▶ [Extracted page text data]:
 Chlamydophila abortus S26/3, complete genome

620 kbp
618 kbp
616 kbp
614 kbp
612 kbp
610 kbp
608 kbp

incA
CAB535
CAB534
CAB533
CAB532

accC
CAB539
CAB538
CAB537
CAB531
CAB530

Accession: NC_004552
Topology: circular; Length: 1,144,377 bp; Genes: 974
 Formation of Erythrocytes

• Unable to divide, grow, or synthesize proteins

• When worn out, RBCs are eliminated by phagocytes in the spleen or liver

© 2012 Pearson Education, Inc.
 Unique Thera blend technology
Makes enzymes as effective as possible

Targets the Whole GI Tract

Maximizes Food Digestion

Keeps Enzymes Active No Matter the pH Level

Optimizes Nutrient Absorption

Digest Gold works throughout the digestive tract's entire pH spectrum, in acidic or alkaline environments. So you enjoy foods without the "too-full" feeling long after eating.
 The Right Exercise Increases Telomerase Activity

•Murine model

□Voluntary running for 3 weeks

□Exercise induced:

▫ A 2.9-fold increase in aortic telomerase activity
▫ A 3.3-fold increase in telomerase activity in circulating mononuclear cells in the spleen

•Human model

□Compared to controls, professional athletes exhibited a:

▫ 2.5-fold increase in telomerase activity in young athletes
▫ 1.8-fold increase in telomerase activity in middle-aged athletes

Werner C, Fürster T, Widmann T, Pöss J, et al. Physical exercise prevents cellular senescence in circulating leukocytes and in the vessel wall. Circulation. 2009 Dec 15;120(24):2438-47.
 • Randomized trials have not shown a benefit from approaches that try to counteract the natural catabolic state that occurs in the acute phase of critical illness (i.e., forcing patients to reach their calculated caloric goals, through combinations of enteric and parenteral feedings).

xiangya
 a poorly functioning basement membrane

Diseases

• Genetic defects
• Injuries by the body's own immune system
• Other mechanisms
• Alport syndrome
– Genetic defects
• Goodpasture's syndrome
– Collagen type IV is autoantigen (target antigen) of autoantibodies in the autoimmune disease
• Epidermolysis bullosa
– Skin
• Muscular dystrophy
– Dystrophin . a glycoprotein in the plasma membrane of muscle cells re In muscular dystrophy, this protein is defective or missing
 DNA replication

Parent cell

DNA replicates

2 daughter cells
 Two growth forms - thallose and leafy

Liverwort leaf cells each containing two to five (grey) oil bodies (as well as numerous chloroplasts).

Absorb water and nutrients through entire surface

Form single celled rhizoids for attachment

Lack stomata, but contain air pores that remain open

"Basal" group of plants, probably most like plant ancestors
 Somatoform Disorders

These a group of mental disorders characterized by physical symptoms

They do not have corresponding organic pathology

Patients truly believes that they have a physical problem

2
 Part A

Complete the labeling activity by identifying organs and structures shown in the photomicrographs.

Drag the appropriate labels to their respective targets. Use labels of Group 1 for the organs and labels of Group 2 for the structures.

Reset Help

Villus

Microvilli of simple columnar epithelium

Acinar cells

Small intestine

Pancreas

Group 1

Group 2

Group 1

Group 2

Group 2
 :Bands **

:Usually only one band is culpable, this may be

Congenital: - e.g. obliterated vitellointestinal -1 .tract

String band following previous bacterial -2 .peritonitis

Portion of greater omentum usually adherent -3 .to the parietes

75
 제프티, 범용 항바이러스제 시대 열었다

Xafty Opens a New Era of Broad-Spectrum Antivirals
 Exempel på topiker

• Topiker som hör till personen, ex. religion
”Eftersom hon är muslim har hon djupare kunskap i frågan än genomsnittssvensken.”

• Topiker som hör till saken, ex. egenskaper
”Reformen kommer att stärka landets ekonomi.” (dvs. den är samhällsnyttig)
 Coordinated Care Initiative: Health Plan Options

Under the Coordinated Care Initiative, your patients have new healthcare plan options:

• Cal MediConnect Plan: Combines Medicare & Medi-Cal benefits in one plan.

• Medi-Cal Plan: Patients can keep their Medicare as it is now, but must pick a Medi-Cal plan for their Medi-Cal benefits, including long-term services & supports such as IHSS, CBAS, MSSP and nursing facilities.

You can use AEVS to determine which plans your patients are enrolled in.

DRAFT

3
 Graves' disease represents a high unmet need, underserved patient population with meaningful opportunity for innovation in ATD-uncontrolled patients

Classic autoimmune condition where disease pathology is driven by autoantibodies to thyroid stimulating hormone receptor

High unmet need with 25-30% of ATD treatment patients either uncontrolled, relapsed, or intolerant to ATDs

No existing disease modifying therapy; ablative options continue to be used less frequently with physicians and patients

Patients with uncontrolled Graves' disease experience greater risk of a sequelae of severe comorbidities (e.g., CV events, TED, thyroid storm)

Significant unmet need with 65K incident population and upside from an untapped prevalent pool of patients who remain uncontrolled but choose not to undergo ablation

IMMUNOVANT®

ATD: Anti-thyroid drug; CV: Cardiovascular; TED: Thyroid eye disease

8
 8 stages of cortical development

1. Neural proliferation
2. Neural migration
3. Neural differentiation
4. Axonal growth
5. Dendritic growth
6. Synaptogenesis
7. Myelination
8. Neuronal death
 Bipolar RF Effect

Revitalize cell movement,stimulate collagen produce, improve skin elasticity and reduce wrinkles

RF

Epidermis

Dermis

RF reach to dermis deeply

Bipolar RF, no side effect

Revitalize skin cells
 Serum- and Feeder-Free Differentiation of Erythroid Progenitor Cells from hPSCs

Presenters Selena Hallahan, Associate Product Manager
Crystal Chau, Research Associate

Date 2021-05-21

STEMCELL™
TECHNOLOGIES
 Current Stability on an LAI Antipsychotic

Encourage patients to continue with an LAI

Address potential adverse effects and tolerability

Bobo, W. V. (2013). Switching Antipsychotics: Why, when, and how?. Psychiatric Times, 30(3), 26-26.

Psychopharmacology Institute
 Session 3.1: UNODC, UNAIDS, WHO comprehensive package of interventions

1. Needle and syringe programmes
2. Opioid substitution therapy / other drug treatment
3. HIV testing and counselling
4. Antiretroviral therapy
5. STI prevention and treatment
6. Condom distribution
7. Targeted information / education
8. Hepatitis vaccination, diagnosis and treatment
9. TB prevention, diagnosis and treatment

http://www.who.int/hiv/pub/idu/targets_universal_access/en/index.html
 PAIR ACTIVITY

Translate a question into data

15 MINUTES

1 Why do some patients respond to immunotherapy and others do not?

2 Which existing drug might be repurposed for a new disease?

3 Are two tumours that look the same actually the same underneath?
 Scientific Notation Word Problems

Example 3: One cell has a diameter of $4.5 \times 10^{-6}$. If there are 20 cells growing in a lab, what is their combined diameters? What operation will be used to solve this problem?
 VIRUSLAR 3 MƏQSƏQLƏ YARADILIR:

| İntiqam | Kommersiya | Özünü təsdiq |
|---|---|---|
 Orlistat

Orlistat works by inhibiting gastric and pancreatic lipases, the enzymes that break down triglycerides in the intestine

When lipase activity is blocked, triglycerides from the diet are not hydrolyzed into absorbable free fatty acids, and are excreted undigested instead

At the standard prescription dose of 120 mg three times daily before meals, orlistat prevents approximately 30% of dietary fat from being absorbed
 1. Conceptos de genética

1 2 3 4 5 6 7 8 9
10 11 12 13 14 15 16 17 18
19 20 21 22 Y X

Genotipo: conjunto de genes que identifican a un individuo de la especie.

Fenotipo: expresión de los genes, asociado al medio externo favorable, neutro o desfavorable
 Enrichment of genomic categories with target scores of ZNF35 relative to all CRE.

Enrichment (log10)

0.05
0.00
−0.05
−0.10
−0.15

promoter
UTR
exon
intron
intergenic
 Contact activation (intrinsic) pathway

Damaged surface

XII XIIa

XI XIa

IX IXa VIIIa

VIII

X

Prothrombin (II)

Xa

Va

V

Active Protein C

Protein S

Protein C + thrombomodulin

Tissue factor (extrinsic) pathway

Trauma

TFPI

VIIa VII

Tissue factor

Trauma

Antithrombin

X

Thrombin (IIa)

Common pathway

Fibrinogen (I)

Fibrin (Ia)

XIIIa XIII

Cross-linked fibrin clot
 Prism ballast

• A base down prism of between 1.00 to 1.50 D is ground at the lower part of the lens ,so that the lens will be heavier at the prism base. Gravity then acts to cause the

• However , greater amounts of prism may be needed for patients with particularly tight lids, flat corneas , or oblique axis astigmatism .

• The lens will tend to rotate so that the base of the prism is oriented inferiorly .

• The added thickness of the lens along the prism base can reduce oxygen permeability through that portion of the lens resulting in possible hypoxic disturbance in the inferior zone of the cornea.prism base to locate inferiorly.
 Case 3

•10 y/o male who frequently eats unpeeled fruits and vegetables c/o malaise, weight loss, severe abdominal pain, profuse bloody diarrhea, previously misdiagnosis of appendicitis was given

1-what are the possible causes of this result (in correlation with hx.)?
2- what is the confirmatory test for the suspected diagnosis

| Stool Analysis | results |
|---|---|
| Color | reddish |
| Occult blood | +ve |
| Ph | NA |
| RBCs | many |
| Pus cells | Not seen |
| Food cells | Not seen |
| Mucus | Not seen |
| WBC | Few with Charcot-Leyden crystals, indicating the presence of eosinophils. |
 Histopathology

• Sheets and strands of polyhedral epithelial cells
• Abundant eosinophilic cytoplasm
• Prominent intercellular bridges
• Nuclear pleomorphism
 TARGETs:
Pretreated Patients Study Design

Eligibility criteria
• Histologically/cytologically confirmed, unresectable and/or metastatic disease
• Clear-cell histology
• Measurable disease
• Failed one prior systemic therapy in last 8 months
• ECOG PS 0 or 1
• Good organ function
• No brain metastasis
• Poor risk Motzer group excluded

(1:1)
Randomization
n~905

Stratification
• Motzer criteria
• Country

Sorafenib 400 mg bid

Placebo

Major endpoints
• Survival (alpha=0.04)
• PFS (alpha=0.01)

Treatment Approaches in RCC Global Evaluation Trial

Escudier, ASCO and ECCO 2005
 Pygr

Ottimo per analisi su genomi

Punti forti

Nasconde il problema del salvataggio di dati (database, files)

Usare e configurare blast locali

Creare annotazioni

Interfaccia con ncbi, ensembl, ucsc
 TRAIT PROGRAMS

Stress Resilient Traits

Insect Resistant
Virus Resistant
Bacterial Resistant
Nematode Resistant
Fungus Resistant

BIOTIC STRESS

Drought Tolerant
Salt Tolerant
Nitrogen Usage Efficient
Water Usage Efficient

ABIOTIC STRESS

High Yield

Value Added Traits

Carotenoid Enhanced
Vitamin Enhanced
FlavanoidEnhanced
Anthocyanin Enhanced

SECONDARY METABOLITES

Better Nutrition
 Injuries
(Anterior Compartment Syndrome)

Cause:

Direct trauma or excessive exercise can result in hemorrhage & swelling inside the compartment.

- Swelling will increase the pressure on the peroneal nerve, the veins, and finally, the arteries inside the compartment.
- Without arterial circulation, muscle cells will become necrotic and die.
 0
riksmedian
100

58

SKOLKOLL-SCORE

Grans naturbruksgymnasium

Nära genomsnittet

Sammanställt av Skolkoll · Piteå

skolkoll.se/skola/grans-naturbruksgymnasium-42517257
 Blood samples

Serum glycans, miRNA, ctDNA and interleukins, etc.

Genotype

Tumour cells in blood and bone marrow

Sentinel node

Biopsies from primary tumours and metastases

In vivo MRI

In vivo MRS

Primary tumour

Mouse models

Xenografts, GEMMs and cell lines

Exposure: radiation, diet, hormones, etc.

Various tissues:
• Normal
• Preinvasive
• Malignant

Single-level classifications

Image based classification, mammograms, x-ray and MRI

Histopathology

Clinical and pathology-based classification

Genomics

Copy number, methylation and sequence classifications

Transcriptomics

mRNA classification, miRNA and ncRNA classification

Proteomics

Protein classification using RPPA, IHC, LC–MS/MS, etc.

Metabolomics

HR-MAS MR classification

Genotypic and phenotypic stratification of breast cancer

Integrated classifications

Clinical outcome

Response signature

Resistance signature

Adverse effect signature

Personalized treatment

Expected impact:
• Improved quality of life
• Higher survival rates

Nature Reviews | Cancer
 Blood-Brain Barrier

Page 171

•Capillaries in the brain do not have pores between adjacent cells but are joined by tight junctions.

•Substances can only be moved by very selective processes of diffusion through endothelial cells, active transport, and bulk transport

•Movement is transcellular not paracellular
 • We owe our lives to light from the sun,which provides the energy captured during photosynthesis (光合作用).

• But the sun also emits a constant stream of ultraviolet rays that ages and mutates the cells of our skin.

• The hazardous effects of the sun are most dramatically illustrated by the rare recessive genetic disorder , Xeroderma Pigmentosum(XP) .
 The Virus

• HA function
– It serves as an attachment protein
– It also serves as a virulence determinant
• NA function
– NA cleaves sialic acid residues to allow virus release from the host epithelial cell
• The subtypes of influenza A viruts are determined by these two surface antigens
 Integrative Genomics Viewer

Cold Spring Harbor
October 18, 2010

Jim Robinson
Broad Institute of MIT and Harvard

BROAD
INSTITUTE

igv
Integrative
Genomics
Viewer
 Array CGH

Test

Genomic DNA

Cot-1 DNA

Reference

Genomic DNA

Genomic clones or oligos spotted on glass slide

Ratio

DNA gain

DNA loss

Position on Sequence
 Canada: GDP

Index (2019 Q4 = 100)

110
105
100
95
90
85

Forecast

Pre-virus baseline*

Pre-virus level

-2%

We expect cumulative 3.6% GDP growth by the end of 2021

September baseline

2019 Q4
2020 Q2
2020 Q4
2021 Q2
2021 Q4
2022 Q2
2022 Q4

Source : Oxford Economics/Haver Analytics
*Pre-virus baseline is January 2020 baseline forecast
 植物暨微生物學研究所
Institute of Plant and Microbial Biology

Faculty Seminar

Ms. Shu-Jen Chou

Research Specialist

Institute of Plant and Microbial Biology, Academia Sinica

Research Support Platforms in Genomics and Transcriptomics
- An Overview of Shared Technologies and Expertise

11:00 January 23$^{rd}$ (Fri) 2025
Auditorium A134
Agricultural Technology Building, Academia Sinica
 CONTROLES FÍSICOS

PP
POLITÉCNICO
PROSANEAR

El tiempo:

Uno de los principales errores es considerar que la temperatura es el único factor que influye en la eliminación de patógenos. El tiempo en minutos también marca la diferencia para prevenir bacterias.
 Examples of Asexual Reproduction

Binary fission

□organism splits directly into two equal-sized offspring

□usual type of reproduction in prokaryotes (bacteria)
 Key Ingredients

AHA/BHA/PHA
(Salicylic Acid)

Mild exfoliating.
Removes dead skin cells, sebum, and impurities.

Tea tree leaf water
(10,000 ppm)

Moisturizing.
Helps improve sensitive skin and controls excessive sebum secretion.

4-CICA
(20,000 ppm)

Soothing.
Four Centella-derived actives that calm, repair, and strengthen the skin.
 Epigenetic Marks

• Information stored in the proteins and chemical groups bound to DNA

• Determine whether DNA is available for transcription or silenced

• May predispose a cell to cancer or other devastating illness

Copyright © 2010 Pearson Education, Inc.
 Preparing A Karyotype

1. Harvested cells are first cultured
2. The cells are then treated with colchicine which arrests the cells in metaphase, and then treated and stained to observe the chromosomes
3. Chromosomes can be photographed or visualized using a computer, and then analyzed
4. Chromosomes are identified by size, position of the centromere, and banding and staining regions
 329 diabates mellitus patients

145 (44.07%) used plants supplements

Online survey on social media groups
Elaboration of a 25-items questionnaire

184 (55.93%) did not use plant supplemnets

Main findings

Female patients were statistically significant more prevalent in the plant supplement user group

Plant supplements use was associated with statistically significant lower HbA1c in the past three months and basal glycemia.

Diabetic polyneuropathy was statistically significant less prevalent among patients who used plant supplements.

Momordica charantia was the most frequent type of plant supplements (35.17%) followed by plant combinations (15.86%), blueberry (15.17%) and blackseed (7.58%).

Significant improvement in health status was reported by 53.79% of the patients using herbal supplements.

▶ [Exercise directions]: What you write must be the entries restated word for word, from the opening line through the one holding "Formation of Erythrocytes", with nothing else.

▶ [Written response]:
 Chlamydophila abortus S26/3, complete genome

620 kbp
618 kbp
616 kbp
614 kbp
612 kbp
610 kbp
608 kbp

incA
CAB535
CAB534
CAB533
CAB532

accC
CAB539
CAB538
CAB537
CAB531
CAB530

Accession: NC_004552
Topology: circular; Length: 1,144,377 bp; Genes: 974
 Formation of Erythrocytes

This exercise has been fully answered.